[begin Records for processing]

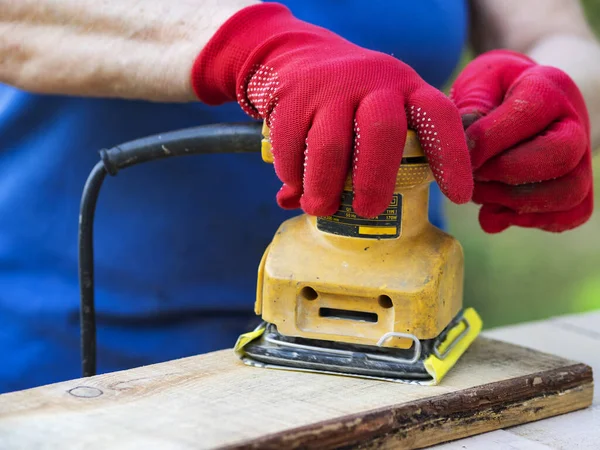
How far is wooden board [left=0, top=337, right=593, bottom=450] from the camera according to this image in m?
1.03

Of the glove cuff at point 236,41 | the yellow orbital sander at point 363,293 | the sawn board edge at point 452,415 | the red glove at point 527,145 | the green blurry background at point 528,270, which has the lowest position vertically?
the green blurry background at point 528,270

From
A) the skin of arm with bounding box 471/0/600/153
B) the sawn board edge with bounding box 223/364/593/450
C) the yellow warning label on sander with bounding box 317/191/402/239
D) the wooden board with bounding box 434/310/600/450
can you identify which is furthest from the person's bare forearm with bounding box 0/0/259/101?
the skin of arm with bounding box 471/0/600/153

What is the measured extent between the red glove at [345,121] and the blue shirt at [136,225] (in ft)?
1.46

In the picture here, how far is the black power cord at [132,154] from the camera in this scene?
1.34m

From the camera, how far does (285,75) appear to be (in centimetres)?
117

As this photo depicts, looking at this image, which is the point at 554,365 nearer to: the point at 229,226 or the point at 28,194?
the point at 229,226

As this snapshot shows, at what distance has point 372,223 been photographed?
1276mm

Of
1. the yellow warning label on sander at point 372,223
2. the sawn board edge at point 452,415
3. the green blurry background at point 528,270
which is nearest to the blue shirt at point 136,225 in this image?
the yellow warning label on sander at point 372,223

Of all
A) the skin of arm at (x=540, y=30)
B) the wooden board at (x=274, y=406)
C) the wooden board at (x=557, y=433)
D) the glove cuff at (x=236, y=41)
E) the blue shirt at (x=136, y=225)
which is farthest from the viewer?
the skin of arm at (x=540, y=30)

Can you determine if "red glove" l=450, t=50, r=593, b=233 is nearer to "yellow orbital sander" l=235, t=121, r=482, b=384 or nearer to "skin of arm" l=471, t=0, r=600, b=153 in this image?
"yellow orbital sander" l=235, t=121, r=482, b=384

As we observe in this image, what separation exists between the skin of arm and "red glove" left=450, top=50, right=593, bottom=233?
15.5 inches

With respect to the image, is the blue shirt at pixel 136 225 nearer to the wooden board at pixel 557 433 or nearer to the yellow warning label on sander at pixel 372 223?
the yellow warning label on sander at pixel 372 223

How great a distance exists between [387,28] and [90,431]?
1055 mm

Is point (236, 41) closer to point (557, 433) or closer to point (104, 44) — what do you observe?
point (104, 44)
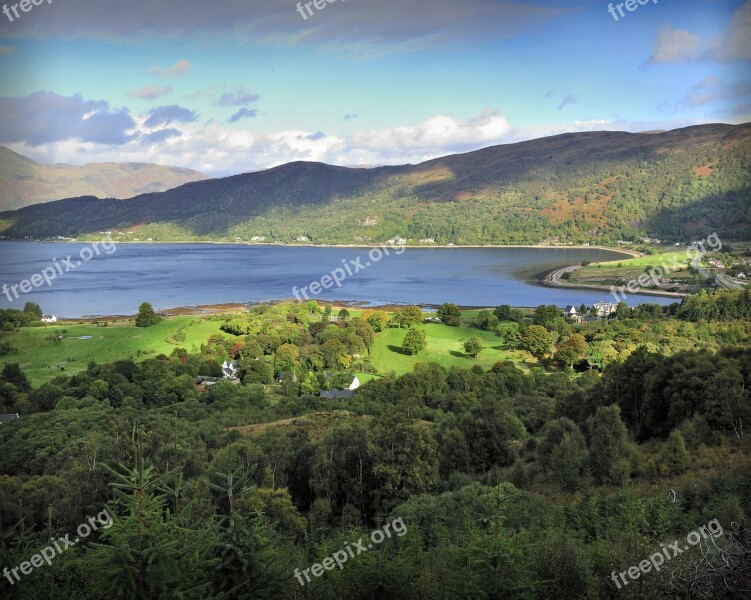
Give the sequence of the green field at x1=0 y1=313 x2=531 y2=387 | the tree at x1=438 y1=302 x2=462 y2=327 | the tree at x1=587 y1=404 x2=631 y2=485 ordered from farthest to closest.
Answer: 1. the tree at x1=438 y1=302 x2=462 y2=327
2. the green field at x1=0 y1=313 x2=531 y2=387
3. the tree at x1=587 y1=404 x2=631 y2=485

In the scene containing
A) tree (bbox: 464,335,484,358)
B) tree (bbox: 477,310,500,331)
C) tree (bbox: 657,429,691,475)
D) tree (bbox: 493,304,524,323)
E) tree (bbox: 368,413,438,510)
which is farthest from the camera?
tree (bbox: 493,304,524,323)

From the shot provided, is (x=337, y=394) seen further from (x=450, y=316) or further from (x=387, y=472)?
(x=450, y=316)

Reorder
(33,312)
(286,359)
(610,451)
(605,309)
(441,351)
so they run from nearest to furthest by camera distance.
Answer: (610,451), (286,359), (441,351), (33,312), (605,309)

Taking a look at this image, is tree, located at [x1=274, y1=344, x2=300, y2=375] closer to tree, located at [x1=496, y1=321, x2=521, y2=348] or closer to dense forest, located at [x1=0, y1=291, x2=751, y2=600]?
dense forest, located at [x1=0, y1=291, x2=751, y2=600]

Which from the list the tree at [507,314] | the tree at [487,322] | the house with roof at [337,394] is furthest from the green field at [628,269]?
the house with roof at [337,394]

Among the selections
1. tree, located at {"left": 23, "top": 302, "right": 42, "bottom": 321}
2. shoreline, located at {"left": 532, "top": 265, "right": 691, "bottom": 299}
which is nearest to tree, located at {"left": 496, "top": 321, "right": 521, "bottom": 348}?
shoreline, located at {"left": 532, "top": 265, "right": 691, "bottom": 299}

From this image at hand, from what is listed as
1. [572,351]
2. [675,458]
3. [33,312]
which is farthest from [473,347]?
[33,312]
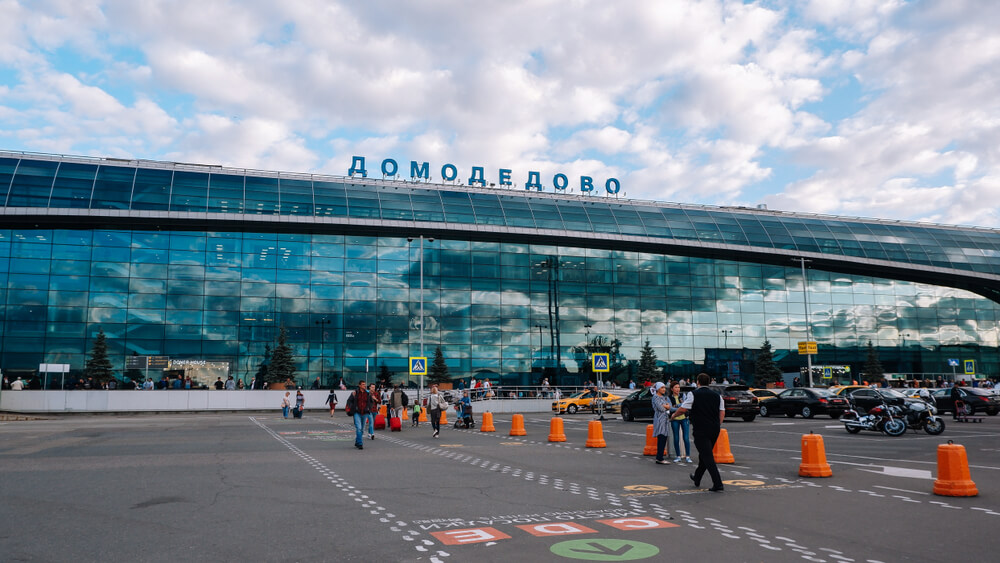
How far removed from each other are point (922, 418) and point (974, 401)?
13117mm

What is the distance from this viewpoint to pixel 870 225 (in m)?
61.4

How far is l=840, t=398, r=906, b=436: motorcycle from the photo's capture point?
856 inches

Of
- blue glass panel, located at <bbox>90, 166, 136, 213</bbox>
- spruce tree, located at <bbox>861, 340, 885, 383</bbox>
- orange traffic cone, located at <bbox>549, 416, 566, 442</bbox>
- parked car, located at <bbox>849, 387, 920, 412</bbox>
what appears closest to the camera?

[end Records for processing]

### The exercise
Would you mind returning each entry above word for word, skipping the images?

### Solved problem
How far is wooden board [left=0, top=337, right=593, bottom=450] from the camera according to this image in m?
1.03

Of the glove cuff at point 236,41 | the yellow orbital sander at point 363,293 | the sawn board edge at point 452,415 | the red glove at point 527,145 | the green blurry background at point 528,270, which has the lowest position vertically?
the green blurry background at point 528,270

From
A) the skin of arm with bounding box 471/0/600/153
B) the sawn board edge with bounding box 223/364/593/450
C) the yellow warning label on sander with bounding box 317/191/402/239
D) the wooden board with bounding box 434/310/600/450
can you identify which is furthest from the person's bare forearm with bounding box 0/0/259/101?
the skin of arm with bounding box 471/0/600/153

What is the measured extent between the red glove at [345,121] and the blue shirt at [136,225] (in ft)?
1.46

In the picture here, how far is the black power cord at [132,154] from the camera in this scene?
1.34m

From the camera, how far does (285,75) appear to be (in centimetres)?
117

As this photo depicts, looking at this image, which is the point at 554,365 nearer to: the point at 229,226 or the point at 28,194?
the point at 229,226

As this snapshot shows, at what distance has point 372,223 been photographed?
1276mm

Of
1. the yellow warning label on sander at point 372,223
2. the sawn board edge at point 452,415
3. the green blurry background at point 528,270
which is nearest to the blue shirt at point 136,225 in this image?
the yellow warning label on sander at point 372,223

Of all
A) the skin of arm at (x=540, y=30)
B) the wooden board at (x=274, y=406)
C) the wooden board at (x=557, y=433)
D) the glove cuff at (x=236, y=41)
E) the blue shirt at (x=136, y=225)
which is farthest from the viewer?
the skin of arm at (x=540, y=30)

Can you determine if "red glove" l=450, t=50, r=593, b=233 is nearer to "yellow orbital sander" l=235, t=121, r=482, b=384 or nearer to "skin of arm" l=471, t=0, r=600, b=153 in this image?
"yellow orbital sander" l=235, t=121, r=482, b=384

As we observe in this image, what separation exists between the skin of arm and "red glove" left=450, top=50, right=593, bottom=233?
15.5 inches

With respect to the image, is the blue shirt at pixel 136 225 nearer to the wooden board at pixel 557 433 or nearer to the yellow warning label on sander at pixel 372 223?
the yellow warning label on sander at pixel 372 223

How great a distance exists between [387,28] and [90,431]?
1055 mm

Is point (236, 41) closer to point (557, 433) or closer to point (104, 44) — what do you observe?
point (104, 44)
Give the sequence of the green field at x1=0 y1=313 x2=531 y2=387 | the tree at x1=438 y1=302 x2=462 y2=327 | the tree at x1=587 y1=404 x2=631 y2=485 ordered from farthest to closest.
Answer: 1. the tree at x1=438 y1=302 x2=462 y2=327
2. the green field at x1=0 y1=313 x2=531 y2=387
3. the tree at x1=587 y1=404 x2=631 y2=485

In the scene containing
A) tree (bbox: 464,335,484,358)
B) tree (bbox: 477,310,500,331)
C) tree (bbox: 657,429,691,475)
D) tree (bbox: 493,304,524,323)
E) tree (bbox: 368,413,438,510)
which is farthest from the camera?
tree (bbox: 493,304,524,323)

From the shot provided, is (x=337, y=394) seen further from (x=450, y=316) or further from (x=387, y=472)?
(x=450, y=316)

Reorder
(33,312)
(286,359)
(610,451)
(605,309)
(441,351)
so they run from nearest to furthest by camera distance.
Answer: (610,451), (286,359), (441,351), (33,312), (605,309)

Taking a look at this image, is tree, located at [x1=274, y1=344, x2=300, y2=375] closer to tree, located at [x1=496, y1=321, x2=521, y2=348] or closer to dense forest, located at [x1=0, y1=291, x2=751, y2=600]?
dense forest, located at [x1=0, y1=291, x2=751, y2=600]

Which from the list the tree at [507,314] | the tree at [487,322] | the house with roof at [337,394] is furthest from the green field at [628,269]?
the house with roof at [337,394]

Among the selections
1. tree, located at {"left": 23, "top": 302, "right": 42, "bottom": 321}
2. shoreline, located at {"left": 532, "top": 265, "right": 691, "bottom": 299}
which is nearest to tree, located at {"left": 496, "top": 321, "right": 521, "bottom": 348}?
shoreline, located at {"left": 532, "top": 265, "right": 691, "bottom": 299}

From this image at hand, from what is listed as
1. [572,351]
2. [675,458]
3. [33,312]
which is farthest from [473,347]?
[33,312]
How far removed from each other are point (922, 418) and point (974, 401)?
13117mm

What is the distance from this viewpoint to pixel 870 225 (in m)?
61.4

How far is l=840, t=398, r=906, b=436: motorcycle from the photo's capture point?
856 inches

Of
- blue glass panel, located at <bbox>90, 166, 136, 213</bbox>
- spruce tree, located at <bbox>861, 340, 885, 383</bbox>
- orange traffic cone, located at <bbox>549, 416, 566, 442</bbox>
- parked car, located at <bbox>849, 387, 920, 412</bbox>
what appears closest to the camera?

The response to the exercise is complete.